Problem with false positive after anomaly detection

Hi,

I’m doing some experiments with nupic to detect anomalies for DNS requests over the timeOfDay.

Basically, I’m using a dataset of 3000 records to train the algorithm. I’m using a timeOfDay DateEncoder and SDRCategoryEncoder. All the 3000 records are a data like (timestamp, “dns1”) with timestamp is a +delta of 30 min. Therefore the dataset for training looks like:

"00:00:00", "dns1"
"00:00:30", "dns1"
"00:01:00", "dns1"
"00:01:30", "dns1"
"00:02:00", "dns1"
"00:02:30", "dns1"
"00:03:00", "dns1"
… (until 3000)

Then I disable the learning and I want to detect anomalies with different address in a specific time. Basically, the anomaly dataset looks like:

"00:00:00", "dns1"
"00:00:30", "dns1"
"00:01:00", "dns1"
"00:01:30", "dns1"
"00:02:00", "dns1"
"00:02:30", "anomaly"
"00:03:00", "dns1"

After getting the anomalies scores and plotting it, looks like that every time that it gets an anomaly the next “good” record is detected as an anomaly as well.
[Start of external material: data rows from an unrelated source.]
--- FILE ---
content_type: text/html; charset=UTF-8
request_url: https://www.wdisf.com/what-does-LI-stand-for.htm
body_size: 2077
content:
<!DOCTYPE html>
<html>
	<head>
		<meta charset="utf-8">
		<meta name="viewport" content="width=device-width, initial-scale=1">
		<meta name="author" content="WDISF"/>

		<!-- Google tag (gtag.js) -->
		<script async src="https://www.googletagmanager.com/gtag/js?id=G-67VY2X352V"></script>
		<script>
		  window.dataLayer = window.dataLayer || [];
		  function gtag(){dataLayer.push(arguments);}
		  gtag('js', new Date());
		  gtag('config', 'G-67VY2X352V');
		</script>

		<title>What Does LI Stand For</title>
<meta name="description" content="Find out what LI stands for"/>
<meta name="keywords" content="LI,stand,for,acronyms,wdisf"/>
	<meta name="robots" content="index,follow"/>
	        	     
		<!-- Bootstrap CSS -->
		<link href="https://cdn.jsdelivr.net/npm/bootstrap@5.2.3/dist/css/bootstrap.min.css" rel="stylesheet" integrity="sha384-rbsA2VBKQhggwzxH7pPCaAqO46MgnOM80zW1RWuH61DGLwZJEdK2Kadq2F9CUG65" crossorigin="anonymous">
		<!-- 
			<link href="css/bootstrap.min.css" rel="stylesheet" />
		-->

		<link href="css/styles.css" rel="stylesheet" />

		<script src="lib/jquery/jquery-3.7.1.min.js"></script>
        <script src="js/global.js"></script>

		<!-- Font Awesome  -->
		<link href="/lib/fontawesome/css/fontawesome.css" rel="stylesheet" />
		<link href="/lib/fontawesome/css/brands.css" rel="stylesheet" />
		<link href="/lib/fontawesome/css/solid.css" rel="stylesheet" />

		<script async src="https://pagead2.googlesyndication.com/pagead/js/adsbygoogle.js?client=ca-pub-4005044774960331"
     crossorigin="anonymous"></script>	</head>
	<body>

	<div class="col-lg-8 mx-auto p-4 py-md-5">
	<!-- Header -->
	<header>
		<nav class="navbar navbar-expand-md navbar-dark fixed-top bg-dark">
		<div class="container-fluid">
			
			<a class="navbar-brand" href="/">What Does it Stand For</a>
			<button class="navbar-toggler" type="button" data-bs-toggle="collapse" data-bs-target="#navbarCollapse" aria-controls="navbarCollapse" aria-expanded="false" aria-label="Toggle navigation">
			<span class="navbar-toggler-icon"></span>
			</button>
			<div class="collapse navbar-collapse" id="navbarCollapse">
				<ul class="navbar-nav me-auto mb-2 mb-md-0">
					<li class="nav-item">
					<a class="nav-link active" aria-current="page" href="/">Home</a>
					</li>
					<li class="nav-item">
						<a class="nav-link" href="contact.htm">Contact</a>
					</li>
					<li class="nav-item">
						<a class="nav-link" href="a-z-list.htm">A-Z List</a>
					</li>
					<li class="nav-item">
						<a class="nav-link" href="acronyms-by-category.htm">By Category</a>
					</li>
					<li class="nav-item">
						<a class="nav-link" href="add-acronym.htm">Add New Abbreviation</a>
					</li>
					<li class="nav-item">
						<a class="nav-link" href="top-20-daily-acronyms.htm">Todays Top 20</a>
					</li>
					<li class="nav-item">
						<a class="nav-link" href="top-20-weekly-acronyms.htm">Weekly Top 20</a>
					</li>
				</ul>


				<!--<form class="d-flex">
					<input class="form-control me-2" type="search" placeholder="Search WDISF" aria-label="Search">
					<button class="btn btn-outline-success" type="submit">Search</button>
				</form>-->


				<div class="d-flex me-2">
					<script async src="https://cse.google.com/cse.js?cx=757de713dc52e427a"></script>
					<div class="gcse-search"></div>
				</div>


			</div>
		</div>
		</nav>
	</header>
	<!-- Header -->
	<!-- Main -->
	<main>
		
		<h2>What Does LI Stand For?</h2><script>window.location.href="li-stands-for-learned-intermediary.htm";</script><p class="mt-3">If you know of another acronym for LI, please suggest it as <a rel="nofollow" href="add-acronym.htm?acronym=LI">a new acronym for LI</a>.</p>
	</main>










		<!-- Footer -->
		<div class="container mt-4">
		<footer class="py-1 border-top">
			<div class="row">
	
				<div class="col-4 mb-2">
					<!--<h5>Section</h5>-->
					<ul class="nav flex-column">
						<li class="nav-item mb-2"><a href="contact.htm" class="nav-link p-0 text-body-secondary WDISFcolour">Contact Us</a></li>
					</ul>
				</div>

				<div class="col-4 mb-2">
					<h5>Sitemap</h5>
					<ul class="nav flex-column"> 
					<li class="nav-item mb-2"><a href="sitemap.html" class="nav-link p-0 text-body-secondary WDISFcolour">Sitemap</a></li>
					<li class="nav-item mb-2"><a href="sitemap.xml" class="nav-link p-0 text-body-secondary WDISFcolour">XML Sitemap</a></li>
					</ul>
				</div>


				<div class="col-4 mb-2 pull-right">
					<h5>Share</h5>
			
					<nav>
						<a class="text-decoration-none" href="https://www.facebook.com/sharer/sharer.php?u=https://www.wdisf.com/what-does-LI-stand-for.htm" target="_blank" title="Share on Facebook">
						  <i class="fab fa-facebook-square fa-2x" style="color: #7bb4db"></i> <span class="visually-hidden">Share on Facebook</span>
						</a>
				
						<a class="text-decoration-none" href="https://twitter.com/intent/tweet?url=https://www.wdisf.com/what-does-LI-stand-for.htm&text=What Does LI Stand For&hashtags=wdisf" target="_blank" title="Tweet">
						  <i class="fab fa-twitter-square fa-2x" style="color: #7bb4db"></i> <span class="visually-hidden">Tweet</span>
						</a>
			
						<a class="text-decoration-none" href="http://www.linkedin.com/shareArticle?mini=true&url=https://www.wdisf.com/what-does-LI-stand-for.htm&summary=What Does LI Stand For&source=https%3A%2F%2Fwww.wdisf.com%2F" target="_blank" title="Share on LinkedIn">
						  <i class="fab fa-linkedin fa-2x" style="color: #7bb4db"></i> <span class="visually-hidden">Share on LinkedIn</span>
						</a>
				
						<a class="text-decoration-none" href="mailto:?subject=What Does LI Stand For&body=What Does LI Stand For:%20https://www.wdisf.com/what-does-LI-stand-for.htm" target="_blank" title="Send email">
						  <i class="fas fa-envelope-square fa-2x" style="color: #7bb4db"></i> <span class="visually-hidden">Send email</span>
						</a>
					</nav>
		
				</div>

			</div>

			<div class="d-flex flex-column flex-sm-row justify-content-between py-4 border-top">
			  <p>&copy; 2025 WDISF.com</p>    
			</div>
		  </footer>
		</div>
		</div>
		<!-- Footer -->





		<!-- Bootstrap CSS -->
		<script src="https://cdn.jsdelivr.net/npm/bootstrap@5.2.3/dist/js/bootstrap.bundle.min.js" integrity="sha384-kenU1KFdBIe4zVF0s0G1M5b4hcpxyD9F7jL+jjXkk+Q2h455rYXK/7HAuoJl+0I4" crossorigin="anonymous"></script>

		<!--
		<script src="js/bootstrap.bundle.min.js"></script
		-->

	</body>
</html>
What could be this false positive? Some issue or some wrong parameter or something expected?

Thanks. :slight_smile:

1 Like

This doesn’t seem like unreasonable behavior. Once the anomaly has been seen, it cannot predict when the anomaly will end. Such is the nature of an anomaly ;). But once it returns to normal after seeing two steps it settles down and recognized it is back.

Are you plotting the raw anomaly score or the anomaly likelihood?

@rhyolight Thanks for you quick reply to my question.

I used the raw anomaly score for the plotting because the likelihood was always at “0.5”. The code is below:

anomalyLikelihood = an.AnomalyLikelihood()   
for i in xrange(data.size()):
    record = dict(zip(data.getFieldNames(), data.next()))
    result = model.run(record)
    anomaly_results.add([record["connection"], result.inferences["anomalyScore"]])
    likelihood = anomalyLikelihood.anomalyProbability(
      record["connection"], result.inferences["anomalyScore"], record["timestamp"]
    )
    print likelihood

Note: What I plot are the contents of anomaly_results and “print likelihood” only prints “0.5”

“But once it returns to normal after seeing two steps it settles down and recognized it is back.” - I thought that the anomaly scores was based only in the trained data. Since I disabled the learning therefore I was expecting that the anomaly score was computed based on the prediction of the trained data and not considering the previous anomaly prediction.

From my experience, the anomaly likelihood process will return 0.5 until it seem 500 records (I think). But after that it should start emitting real results. Is the likelihood value always 0.5 throughout the data stream?